3.2. Reductive stress impairs endoplasmic reticulum/protein folding pathways in N2a neuroblastoma cells
The subcellular compartments within a cell exhibit unique redox environments [34]. Of note, while mitochondria, cytosol, and the nucleus experience a reductive redox milieu, the endoplasmic reticulum (ER) holds a relatively oxidative redox state [[35], [36], [37]]. As we established a RS condition in sulforaphane-treated N2a cells, we postulated that this may disrupt the ER function. Expression analysis was performed using qPCR for key genes involved in ER stress/protein folding pathways (i.e. Grp78, Grp94, Chop, Erp44, Erp72, Calnexin, Calreticulin, Xbp1, Pdi, Ero1α, and Eif2α). All these genes were dose-dependently downregulated except Erp72 (upregulated) and Grp78 (unaltered) upon RS (Fig. 2A). In addition, immunoblotting revealed a significant decrease in protein disulfide isomerase (PDI) (p < 0.05) and an increase in CHOP, GRP78/94 (p < 0.001) in 5.0 μM sulforaphane-treated N2a cells (Fig. 2B and C). These results highlight that ER/protein folding pathways are impaired in response to RS.
Fig. 2.
Reductive stress impairs endoplasmic reticulum/protein folding pathways in N2a-neuroblastoma cells: (A) qPCR of endoplasmic reticulum (ER) stress/protein folding genes in N2a cells treated with sulforaphane (1.0 & 5.0 μM).
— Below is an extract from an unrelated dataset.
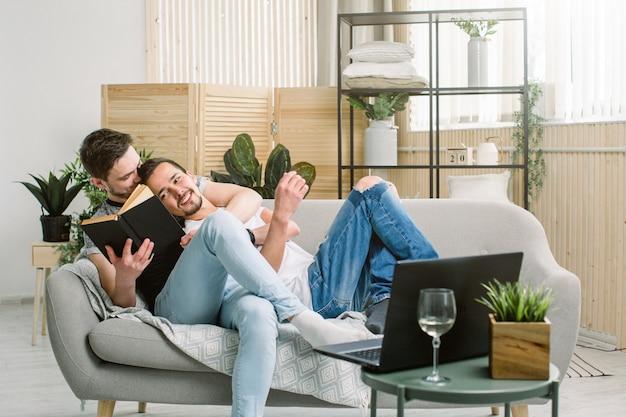 Vista laterale di giovane libro di lettura gay rilassato delle coppie sullo strato a casa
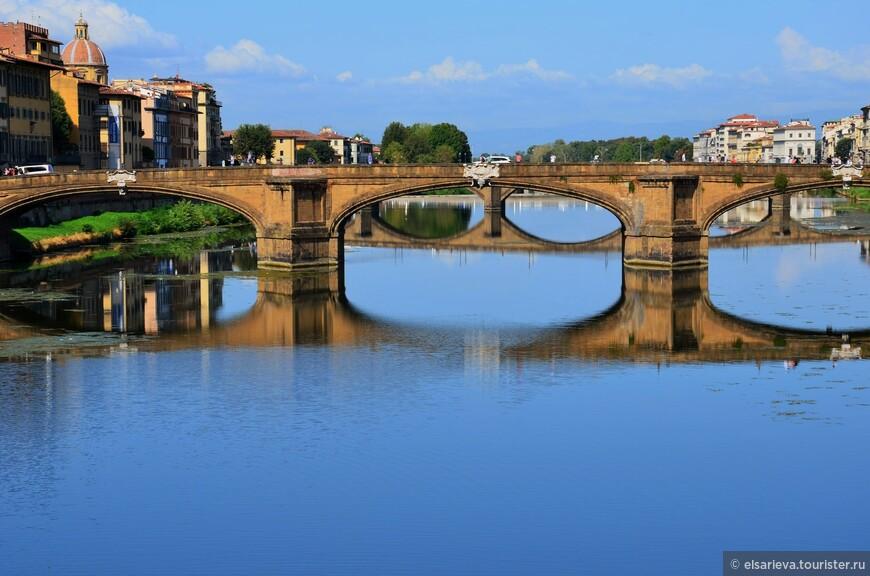 Мост Санта-Тринита великолепно смотрится с  Понте Веккьо. До 1557 года это был мост как мост - ничего особенного.  Но при наводнении  мост был снесен бурными потоками. Мост пришлось строить заново.Чтобы по нему было не стыдно устраивать шествие от  дворца Питти к  Санта-Мария-Новелла, правивший в то время герцог Козимо I, повелел построить  мост  с претензией на эстетику. Новый мост начал строиться в 1567 году, якобы по проекту  Микеланджело.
Fold change (i.e. relative quantification, RQ) was normalized to endogenous Gapdh expression. Differential expression of ER stress/protein folding genes (Grp78, Grp94, Chop, Erp44, Erp72, Calnexin, Calreticulin, Xbp1, Pdi, Ero1α, Eif2α) is illustrated as a heat map (n = 4–5). (B) Immunoblot analysis of key proteins involved in ER stress/protein folding (PDI, GRP94, GRP78, CHOP, ERO1α, ERP44 and ERP72) signaling in N2a cells after sulforaphane 1.0 & 5.0 μM treatment (n = 5). (C) Respective densitometries of the immunoblots indicating significant changes in the levels of these proteins. Data are presented as Mean ± SEM (*p < 0.05; **p < 0.01; ***p < 0.001; ns - no significance).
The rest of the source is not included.